Abrasi di Pantai Selatan Kulonprogo Mulai Ancam Rumah Warga
arga Perumahan Transmigrasi Ring I Pantai Bugel, Panjatan, Tutik (37), merasa was-was, karena abrasi akibat gelombang tinggi
Editor: Sugiyarto
Laporan Reporter Tribun Jogja, Yoseph Hary W
TRIBUNNEWS.COM, KULONPROGO - Warga Perumahan Transmigrasi Ring I Pantai Bugel, Panjatan, Tutik (37), merasa was-was, karena abrasi akibat gelombang tinggi beberapa bulan terakhir, kian mendekati kompleks permukiman yang ditempatinya.
Jarak tepian pantai yang semula sepanjang kira-kira 250 meter, kini semakin menyempit dan hanya berjarak 150 meter dari rumahnya.
Abrasi di tepian pantai tersebut disinyalir semakin parah hingga mengakibatkan pantai menjorok ke utara.
Laporan diterima BPBD Kulonprogo menyebutkan, abrasi di sepanjang pantai selatan terjadi akibat gelombang tinggi sejak Mei 2015.
Di musim kemarau tahun ini, cuaca cenderung ekstrim sehingga mengakibatkan gelombang tinggi.
"Terutama kalau malam ombak sangat tinggi, merusak hutan cemara dan sekarang sudah 100 - 150 meter hampir sampai permukiman kami," kata Tutik, Kamis (22/10/2015).

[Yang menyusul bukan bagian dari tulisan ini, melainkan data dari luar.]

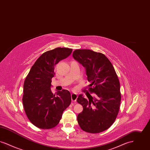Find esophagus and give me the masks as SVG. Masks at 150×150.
<instances>
[{"label":"esophagus","instance_id":"esophagus-1","mask_svg":"<svg viewBox=\"0 0 150 150\" xmlns=\"http://www.w3.org/2000/svg\"><path fill=\"white\" fill-rule=\"evenodd\" d=\"M71 97L72 101L74 102H76L78 98V95L75 93H72L71 94Z\"/></svg>","mask_w":150,"mask_h":150}]
</instances>
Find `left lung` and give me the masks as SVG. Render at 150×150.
Masks as SVG:
<instances>
[{
    "instance_id": "obj_1",
    "label": "left lung",
    "mask_w": 150,
    "mask_h": 150,
    "mask_svg": "<svg viewBox=\"0 0 150 150\" xmlns=\"http://www.w3.org/2000/svg\"><path fill=\"white\" fill-rule=\"evenodd\" d=\"M72 57L86 69L89 91L79 94L77 102L83 107L77 117L84 131L97 133L107 130L118 114L121 101L120 83L114 68L103 54L89 50H74ZM93 85V88L91 86Z\"/></svg>"
}]
</instances>
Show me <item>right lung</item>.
I'll list each match as a JSON object with an SVG mask.
<instances>
[{
	"label": "right lung",
	"instance_id": "right-lung-1",
	"mask_svg": "<svg viewBox=\"0 0 150 150\" xmlns=\"http://www.w3.org/2000/svg\"><path fill=\"white\" fill-rule=\"evenodd\" d=\"M72 49L56 48L42 54L31 67L23 84V105L31 122L39 128L55 127L71 100V94L63 89L51 91L54 66L71 54Z\"/></svg>",
	"mask_w": 150,
	"mask_h": 150
}]
</instances>
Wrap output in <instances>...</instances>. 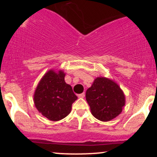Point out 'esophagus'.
<instances>
[{
    "mask_svg": "<svg viewBox=\"0 0 157 157\" xmlns=\"http://www.w3.org/2000/svg\"><path fill=\"white\" fill-rule=\"evenodd\" d=\"M84 97H85V93H82V94H78L79 98H83Z\"/></svg>",
    "mask_w": 157,
    "mask_h": 157,
    "instance_id": "1",
    "label": "esophagus"
}]
</instances>
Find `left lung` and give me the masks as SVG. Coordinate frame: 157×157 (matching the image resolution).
Wrapping results in <instances>:
<instances>
[{
  "instance_id": "left-lung-1",
  "label": "left lung",
  "mask_w": 157,
  "mask_h": 157,
  "mask_svg": "<svg viewBox=\"0 0 157 157\" xmlns=\"http://www.w3.org/2000/svg\"><path fill=\"white\" fill-rule=\"evenodd\" d=\"M86 98L95 118L110 121L122 112L125 95L116 82L105 77H97L86 91Z\"/></svg>"
}]
</instances>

Dia mengaku sangat takut dan was-was jika tiba-tiba ombak semakin besar dan menerjang rumahnya.
Pengalaman serupa juga dialami ratusan warga lainnya yang bermukim di kompleks tersebut.
Meski demikian, Tutik sampai saat ini masih enggan meninggalkan rumahnya karena memang tidak memiliki alternatif rumah lain.
"Di sini memang tempat mata pencaharian kami juga, kebanyakan petani semangka yang sedang mulai panen, jadi tidak bisa langsung pindah," lanjutnya.
Ketakutan serupa dialami warga lainnya, Warsinem (34). Menurutnya, pada pertengahan September lalu ombak mulai kerap tinggi.
Suatu ketika, dia merasakan angin bertiup kencang ketika malam hari.
"Di pesisir ternyata hutan cemara rusak diterjang ombak," ujarnya.
Kepala BPBD Kulonprogo, Untung Waluyo, menyebutkan bahwa abrasi akibat gelombang tinggi belakangan ini terjadi di sepanjang pantai selatan, terutama Pantai Bugel dan Trisik.
"Yang paling merasakan dampaknya warga di pantai Bugel dan Trisik," kata Untung.
Dampak cuaca ekstrim tersebut, menurutnya, bahkan sudah mulai muncul pada Mei lalu. Menurutnya, musim kemarau memang mengakibatkan suhu udara di laut selatan menjadi rendah.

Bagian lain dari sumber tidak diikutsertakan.